Your task is to retype, exactly and with nothing else, every line from the one containing "steak served with potatoes photo" to the end of the listing.

- INFORMATION -
=======
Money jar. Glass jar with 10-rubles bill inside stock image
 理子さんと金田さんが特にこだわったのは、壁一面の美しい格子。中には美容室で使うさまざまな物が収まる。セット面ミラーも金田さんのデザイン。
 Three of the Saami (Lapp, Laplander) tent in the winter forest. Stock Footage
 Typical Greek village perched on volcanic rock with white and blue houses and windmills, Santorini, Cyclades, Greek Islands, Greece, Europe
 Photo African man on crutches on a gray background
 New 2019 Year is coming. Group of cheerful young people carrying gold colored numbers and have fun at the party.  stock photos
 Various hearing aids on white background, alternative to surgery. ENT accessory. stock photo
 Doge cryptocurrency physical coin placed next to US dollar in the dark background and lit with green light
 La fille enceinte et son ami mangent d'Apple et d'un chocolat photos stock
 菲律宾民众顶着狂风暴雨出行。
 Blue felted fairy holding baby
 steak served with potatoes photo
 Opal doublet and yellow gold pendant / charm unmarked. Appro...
=======
- EXPECTED OUTPUT -
 steak served with potatoes photo
 Opal doublet and yellow gold pendant / charm unmarked. Appro...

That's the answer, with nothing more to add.